Findmypast (FMP) software engineering practises and operational practices have changed considerably over the last few years. We’ve moved from a “classic” monolithic web service, where deployments to production were applied possibly weeks after the end of a sprint, to a microservices approach where we have continuous deployment to production and the majority of the FMP service is managed by Kubernetes.
The third blog post detailed how we migrated to deploying our production services into Kubernetes. This fourth blog post details how we configured our production Kubernetes environment for high availability.
The Journey to High Availability Kubernetes
For a few months, everything went well with the Kubernetes cluster. Our automation helped us upgrade Kubernetes on production a number of times without incident, until - of course - we had an incident with the Kubernetes master control node. A reboot of the control node failed to start the server correctly - the root disc was marked as read-only. After 10 mins or so, the worker nodes started to complain that they couldn’t talk to the API server and services began to fail.
The outage didn’t last too long - 20 mins or so - but once service was restored our attention turned to avoiding this situation in the future. Clearly, we needed high availability in case the master node threw more issues at us.
At the time, our Kubernetes cluster looked like this, One master control plane node with one API server and the etcd
backend database held on the master with 8 worker nodes:
![Kubernetes cluster, right now](../images/2019-10-17-migrate-k8s-ha/right-now.png “”)
We have a few single points of failure here:
- The master node itself could become unavailable, killing both the api server and the cluster data store saved in etcd.
- The api server pod could become unavailable.
- The etcd pod could become unavailable.
To mitigate these SPFs, our end goal is to update the cluster to an external etcd toplogy with three control plane nodes and external etcd cluster:
“”)
While upgrading the cluster, we wanted zero (or near zero) downtime for the website while the upgrade was taking place.
To mitigate the blast radius of the changes, we took a phased approach to upgrading the cluster. Each phase could be completed in isolation and easily rolled back if anything went horribly wrong.
The upgrade phases were:
- Add a load balancer between the worker nodes and master control plane.
- Extract
etcd
database to a separate high-availability cluster. - Add new control plane nodes.
We took a rather cautious approach to the planning and execution of the phases:
- For each phase, we identified and practised the steps to take to complete the phase. The manual steps taken were documented and members of the team reviewed the documentation by following the steps. Unclear guidance was improved.

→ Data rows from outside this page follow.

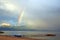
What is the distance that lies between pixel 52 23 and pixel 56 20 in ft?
0.15

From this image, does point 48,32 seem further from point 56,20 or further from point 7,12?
point 7,12

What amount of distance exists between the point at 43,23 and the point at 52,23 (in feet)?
0.26

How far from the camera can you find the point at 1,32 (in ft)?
14.0

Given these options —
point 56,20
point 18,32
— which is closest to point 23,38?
point 18,32

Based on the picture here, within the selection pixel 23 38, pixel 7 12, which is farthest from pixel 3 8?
pixel 23 38

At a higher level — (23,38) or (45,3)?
(45,3)

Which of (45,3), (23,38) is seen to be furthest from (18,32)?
(45,3)

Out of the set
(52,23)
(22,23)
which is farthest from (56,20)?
(22,23)

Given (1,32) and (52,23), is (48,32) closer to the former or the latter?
(52,23)

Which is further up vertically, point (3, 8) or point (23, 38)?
point (3, 8)

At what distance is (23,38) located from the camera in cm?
425

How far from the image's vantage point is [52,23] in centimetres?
427

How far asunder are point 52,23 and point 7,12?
1.35ft

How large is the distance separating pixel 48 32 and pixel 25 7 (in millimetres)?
303
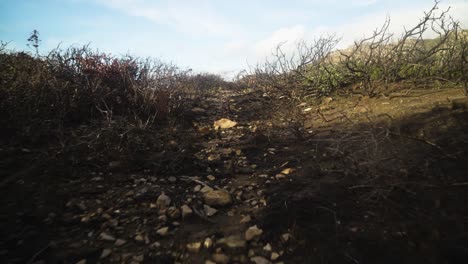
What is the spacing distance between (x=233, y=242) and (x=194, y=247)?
0.24m

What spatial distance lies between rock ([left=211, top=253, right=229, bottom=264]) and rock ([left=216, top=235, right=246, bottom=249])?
0.08m

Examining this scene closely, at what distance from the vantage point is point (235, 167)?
2635 millimetres

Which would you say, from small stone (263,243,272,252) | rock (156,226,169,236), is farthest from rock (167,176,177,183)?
small stone (263,243,272,252)

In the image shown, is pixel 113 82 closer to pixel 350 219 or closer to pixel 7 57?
pixel 7 57

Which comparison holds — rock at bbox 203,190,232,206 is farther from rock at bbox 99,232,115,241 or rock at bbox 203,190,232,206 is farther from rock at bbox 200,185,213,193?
rock at bbox 99,232,115,241

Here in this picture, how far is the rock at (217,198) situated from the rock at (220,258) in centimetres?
54

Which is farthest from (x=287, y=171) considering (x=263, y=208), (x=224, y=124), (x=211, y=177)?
(x=224, y=124)

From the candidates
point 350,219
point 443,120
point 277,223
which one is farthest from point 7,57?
point 443,120

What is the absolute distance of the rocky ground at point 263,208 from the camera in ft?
4.74

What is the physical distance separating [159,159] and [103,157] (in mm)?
560

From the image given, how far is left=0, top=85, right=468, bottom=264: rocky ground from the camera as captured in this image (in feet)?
4.74

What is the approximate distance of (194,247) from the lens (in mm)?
1556

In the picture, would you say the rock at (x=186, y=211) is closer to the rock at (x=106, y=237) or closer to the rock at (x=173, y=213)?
the rock at (x=173, y=213)

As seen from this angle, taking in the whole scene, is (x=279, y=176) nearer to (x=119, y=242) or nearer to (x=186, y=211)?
(x=186, y=211)
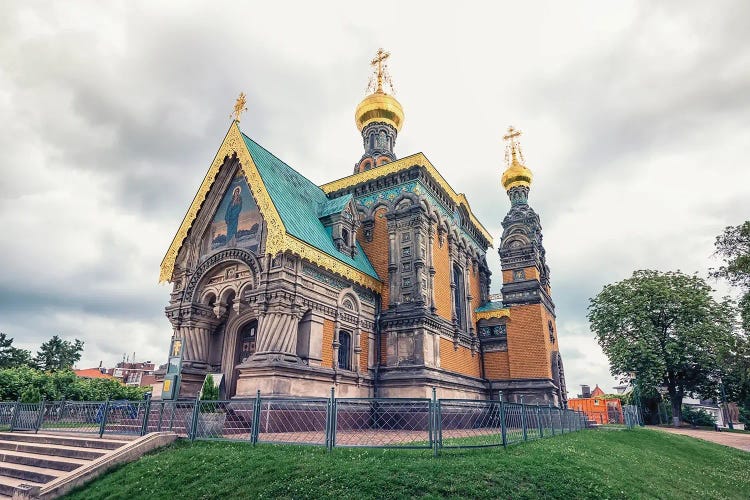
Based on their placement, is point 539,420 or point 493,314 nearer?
point 539,420

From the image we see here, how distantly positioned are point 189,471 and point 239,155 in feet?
36.1

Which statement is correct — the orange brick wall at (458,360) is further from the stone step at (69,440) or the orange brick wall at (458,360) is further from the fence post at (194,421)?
the stone step at (69,440)

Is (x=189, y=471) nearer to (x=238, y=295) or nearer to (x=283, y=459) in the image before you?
(x=283, y=459)

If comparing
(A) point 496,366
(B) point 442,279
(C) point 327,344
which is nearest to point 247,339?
(C) point 327,344

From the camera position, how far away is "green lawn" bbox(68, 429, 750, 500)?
6426mm

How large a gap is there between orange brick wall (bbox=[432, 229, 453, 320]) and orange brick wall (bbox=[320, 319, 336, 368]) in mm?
5369

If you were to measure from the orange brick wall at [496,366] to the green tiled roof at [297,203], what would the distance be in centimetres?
800

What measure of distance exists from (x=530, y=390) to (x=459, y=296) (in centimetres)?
536

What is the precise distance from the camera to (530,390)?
2095 centimetres

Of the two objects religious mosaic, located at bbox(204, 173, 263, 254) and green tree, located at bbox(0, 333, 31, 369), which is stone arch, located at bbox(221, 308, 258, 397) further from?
green tree, located at bbox(0, 333, 31, 369)

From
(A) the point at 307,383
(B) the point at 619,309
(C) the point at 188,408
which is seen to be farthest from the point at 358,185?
(B) the point at 619,309

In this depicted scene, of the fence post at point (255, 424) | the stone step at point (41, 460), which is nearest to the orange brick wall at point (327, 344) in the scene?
the fence post at point (255, 424)

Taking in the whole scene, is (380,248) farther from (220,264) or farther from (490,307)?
(490,307)

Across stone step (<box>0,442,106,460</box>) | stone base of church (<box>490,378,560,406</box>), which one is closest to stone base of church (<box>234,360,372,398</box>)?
stone step (<box>0,442,106,460</box>)
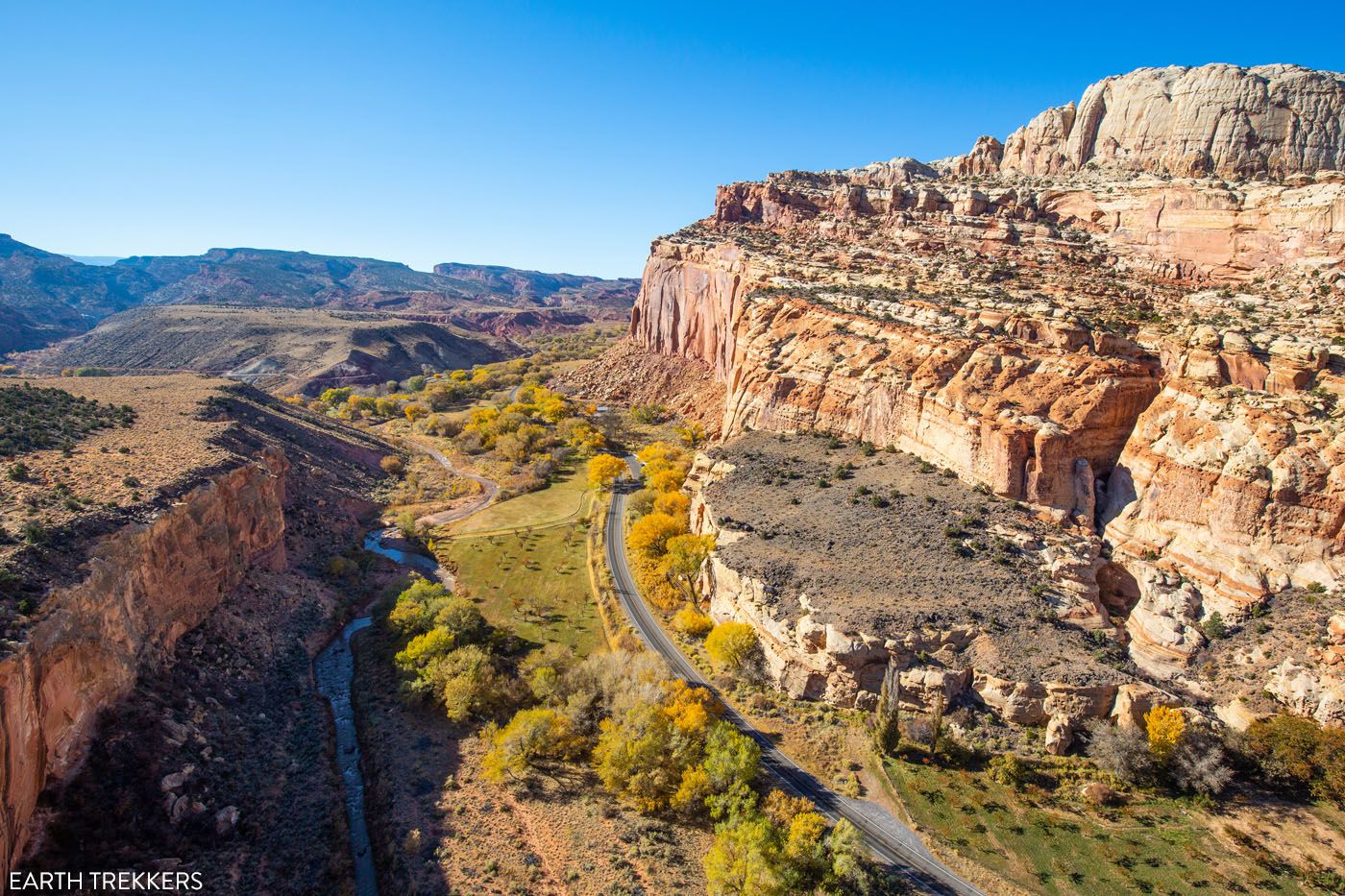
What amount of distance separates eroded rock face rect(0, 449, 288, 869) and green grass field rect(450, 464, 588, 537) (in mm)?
18730

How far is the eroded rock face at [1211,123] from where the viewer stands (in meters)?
62.2

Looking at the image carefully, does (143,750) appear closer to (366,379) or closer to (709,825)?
(709,825)

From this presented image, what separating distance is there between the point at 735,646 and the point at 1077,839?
17.8m

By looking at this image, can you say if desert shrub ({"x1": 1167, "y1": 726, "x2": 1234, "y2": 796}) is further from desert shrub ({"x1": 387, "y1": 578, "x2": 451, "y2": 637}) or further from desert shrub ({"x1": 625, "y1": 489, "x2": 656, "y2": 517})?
desert shrub ({"x1": 625, "y1": 489, "x2": 656, "y2": 517})

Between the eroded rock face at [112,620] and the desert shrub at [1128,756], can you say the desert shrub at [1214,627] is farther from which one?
the eroded rock face at [112,620]

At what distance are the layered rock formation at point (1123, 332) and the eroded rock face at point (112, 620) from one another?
125 feet

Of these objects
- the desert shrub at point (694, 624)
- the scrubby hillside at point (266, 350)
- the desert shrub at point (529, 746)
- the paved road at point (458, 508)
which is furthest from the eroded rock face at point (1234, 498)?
the scrubby hillside at point (266, 350)

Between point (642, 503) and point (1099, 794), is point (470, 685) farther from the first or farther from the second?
point (1099, 794)

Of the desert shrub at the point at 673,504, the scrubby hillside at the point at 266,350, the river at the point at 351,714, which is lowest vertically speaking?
the river at the point at 351,714

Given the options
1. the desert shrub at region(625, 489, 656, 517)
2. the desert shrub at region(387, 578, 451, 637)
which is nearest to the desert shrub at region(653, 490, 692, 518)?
the desert shrub at region(625, 489, 656, 517)

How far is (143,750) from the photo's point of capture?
28.5 metres

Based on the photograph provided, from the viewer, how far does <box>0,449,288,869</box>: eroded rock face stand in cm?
2291

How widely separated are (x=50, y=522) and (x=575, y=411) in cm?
6814

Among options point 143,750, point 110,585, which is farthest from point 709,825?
point 110,585
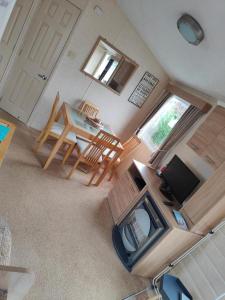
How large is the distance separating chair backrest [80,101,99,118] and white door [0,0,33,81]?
126 centimetres

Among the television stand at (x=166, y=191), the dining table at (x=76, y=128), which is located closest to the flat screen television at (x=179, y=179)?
the television stand at (x=166, y=191)

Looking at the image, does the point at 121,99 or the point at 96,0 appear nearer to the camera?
the point at 96,0

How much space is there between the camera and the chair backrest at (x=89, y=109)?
4.01 meters

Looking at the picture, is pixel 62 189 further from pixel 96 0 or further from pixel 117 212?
pixel 96 0

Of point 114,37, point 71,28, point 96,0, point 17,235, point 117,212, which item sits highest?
point 96,0

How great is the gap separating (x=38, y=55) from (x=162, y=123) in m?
2.24

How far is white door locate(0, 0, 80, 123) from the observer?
3.44 m

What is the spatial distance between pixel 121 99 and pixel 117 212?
1953mm

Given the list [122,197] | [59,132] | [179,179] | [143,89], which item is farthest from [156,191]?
[143,89]

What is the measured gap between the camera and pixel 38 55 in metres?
3.64

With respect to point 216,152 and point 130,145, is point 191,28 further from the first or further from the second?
point 130,145

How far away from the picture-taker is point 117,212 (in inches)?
125

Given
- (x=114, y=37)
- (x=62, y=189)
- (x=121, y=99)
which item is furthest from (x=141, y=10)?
(x=62, y=189)

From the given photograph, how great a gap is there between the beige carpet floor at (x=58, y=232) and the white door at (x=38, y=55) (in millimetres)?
772
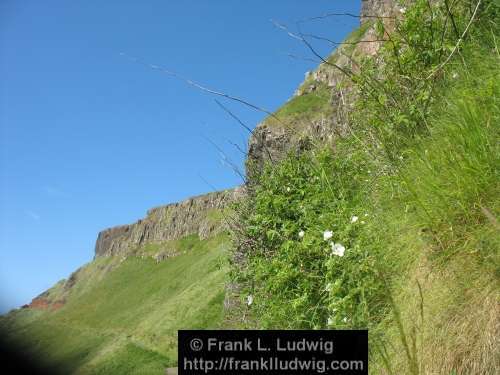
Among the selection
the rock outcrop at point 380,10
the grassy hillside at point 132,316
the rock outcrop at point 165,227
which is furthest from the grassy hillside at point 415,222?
the rock outcrop at point 165,227

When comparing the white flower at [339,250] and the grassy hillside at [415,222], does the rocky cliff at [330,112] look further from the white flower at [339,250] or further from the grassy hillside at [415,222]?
the white flower at [339,250]

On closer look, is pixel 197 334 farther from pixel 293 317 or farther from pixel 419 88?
pixel 419 88

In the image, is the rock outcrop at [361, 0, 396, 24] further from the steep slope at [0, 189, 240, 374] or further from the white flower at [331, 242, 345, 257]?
the steep slope at [0, 189, 240, 374]

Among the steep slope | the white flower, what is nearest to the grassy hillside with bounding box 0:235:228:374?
the steep slope

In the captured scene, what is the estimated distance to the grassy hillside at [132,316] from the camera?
27.4 m

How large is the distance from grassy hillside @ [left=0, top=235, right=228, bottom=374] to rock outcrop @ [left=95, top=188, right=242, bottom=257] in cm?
329

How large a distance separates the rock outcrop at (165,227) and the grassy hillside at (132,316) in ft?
10.8

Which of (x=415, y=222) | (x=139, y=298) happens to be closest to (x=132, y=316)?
(x=139, y=298)

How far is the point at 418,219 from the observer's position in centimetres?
279

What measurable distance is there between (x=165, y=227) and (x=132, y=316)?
46.8 metres

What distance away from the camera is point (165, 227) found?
10394 centimetres

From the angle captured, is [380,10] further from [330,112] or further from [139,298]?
[139,298]

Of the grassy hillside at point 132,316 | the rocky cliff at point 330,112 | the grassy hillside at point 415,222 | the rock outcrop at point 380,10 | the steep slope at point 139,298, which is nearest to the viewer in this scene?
→ the grassy hillside at point 415,222

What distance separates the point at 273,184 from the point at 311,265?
6.54ft
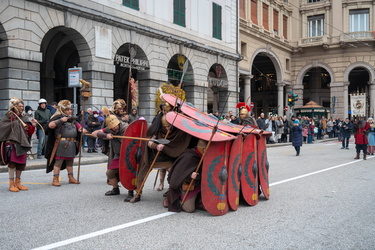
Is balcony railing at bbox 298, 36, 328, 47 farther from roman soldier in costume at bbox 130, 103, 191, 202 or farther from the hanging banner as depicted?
roman soldier in costume at bbox 130, 103, 191, 202

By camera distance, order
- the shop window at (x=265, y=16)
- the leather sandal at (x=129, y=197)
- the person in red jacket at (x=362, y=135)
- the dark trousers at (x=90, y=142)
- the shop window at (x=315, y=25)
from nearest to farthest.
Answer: the leather sandal at (x=129, y=197), the person in red jacket at (x=362, y=135), the dark trousers at (x=90, y=142), the shop window at (x=265, y=16), the shop window at (x=315, y=25)

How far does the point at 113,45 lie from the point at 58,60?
19.3 ft

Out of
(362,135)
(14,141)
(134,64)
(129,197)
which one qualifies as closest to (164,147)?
(129,197)

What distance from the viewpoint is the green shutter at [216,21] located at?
82.6 ft

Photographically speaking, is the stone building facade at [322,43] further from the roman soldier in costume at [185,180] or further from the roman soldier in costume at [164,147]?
the roman soldier in costume at [185,180]

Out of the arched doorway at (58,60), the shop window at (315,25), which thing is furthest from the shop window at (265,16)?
the arched doorway at (58,60)

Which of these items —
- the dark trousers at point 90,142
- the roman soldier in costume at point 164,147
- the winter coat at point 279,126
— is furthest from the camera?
the winter coat at point 279,126

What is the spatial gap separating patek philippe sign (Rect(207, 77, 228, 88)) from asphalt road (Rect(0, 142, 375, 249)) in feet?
57.3

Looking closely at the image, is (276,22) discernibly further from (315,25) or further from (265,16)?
(315,25)

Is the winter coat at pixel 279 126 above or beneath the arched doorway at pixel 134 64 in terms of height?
beneath

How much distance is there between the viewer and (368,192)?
722 centimetres

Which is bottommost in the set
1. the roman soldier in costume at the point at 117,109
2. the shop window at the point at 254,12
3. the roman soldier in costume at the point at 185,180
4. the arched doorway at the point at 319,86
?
the roman soldier in costume at the point at 185,180

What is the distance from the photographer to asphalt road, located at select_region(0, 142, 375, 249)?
165 inches

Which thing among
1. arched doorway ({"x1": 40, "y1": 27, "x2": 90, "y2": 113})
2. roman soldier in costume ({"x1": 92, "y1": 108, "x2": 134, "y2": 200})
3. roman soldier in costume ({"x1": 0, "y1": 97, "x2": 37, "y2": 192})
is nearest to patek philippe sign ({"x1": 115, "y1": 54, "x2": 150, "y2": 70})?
arched doorway ({"x1": 40, "y1": 27, "x2": 90, "y2": 113})
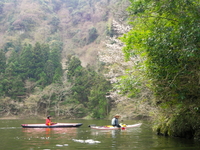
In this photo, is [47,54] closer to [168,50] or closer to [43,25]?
[43,25]

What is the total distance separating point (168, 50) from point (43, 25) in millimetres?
79885

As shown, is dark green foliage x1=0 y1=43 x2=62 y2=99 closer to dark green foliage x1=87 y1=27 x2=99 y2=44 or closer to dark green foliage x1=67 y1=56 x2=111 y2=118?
dark green foliage x1=67 y1=56 x2=111 y2=118

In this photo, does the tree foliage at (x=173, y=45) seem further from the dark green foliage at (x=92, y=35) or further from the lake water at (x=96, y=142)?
the dark green foliage at (x=92, y=35)

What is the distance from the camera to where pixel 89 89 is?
4509 centimetres

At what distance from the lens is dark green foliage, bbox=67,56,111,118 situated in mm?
40750

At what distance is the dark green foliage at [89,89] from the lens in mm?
40750

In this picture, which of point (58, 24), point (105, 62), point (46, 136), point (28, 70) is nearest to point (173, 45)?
point (46, 136)

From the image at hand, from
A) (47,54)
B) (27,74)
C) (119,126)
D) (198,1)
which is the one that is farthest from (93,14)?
(198,1)

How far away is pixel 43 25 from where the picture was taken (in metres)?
83.8

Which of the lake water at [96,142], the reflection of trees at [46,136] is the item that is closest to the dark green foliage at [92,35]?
the reflection of trees at [46,136]

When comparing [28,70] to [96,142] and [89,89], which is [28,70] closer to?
[89,89]

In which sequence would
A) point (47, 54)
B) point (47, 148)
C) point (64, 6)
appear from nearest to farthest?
point (47, 148)
point (47, 54)
point (64, 6)

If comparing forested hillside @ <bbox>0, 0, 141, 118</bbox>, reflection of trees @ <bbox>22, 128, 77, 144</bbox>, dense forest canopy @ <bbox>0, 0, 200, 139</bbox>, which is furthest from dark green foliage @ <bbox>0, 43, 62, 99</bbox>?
reflection of trees @ <bbox>22, 128, 77, 144</bbox>

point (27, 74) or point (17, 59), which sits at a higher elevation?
point (17, 59)
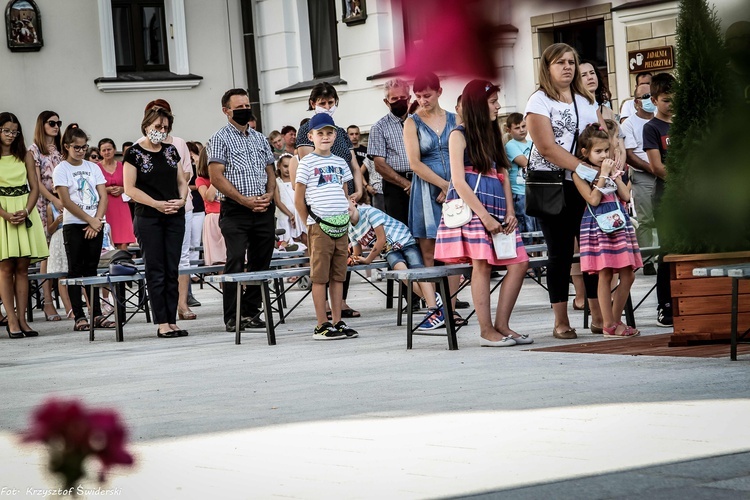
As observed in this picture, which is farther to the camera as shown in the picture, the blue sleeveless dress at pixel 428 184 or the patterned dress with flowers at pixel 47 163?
the patterned dress with flowers at pixel 47 163

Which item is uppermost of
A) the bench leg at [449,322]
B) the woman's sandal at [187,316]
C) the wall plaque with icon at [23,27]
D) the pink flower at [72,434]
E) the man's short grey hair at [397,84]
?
the wall plaque with icon at [23,27]

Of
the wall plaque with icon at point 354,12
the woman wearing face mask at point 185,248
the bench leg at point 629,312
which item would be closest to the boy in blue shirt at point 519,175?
the bench leg at point 629,312

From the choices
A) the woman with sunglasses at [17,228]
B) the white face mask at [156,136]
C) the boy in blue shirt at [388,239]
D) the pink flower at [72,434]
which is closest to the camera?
the pink flower at [72,434]

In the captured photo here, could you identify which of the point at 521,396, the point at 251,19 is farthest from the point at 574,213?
the point at 251,19

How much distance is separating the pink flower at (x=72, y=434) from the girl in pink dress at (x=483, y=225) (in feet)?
22.9

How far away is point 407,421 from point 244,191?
526 centimetres

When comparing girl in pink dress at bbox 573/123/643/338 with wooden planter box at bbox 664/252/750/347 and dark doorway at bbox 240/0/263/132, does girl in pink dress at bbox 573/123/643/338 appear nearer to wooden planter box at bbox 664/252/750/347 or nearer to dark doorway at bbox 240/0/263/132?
wooden planter box at bbox 664/252/750/347

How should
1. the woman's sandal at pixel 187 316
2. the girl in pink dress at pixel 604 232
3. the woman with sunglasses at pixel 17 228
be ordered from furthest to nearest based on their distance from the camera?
the woman's sandal at pixel 187 316 → the woman with sunglasses at pixel 17 228 → the girl in pink dress at pixel 604 232

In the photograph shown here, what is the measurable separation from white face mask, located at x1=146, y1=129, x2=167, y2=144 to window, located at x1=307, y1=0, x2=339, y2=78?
8993 millimetres

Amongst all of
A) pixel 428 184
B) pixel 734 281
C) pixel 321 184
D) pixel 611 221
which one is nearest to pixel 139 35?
pixel 734 281

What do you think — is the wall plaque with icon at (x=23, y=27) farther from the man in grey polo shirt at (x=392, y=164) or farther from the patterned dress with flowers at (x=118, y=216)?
the patterned dress with flowers at (x=118, y=216)

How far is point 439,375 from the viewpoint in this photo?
746 centimetres

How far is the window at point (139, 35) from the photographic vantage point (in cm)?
209

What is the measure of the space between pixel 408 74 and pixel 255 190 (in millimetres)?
9449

- Once we had a reproducible set of (manual) steps we could take to upgrade the cluster to HA, we automated as much as possible (using Ansible scripts) to reduce the number of human mistakes. A new guide was created - the playbook for each phase - that described step by step what scripts to run and what manual steps to take to complete the phase.
- Again, that playbook was reviewed by the team by following the steps in the playbook, updating unclear instructions where necessary.
When we’re ready to perform the upgrade, we had a playbook for each phase and each team member had completed the update to HA on our playground Kubernetes cluster at least once. We were ready to go!
Phase 1: Adding a load balancer
This, on the face of it seemed like an easy thing to achieve. We already have an NGINX server in place, so adding new upstreams that proxied onto the Kubernetes master control plane nodes to the NGINX configuration was straightforward.
However, the Kubernetes API server refused to accept requests proxied via NGINX. We need to create new API server certificates that included the IP address of the NGINX server in the Subject Alternate Name (SAN).
Once they were updated, we copied the new certificates to the worker nodes and updated the kubelet
configuration on each worker node to use the NGINX load balancer as the API endpoint.
Finally, because our cluster is spun up using kubeadm
, we needed to update the controlPlaneEndpoint
property in the kubeadm
configuration to ensure that future Kubernetes upgrades would find the correct API server endpoint.
At this point, our setup looked like this. It’s a bit odd with the load balancer pointing at one control plane node, but that’ll change when we add more control planes:
“”)
Phase 2: Creating an external etcd cluster
Next phase was moving the etcd
database from the existing control plane node onto an external etcd
cluster with three nodes. The plan was to add three etcd
nodes to the existing etcd
and, once the replication magic was completed, remove the etcd
instance from the control plane node, leaving us with an three node etcd
cluster external to the Kubernetes cluster.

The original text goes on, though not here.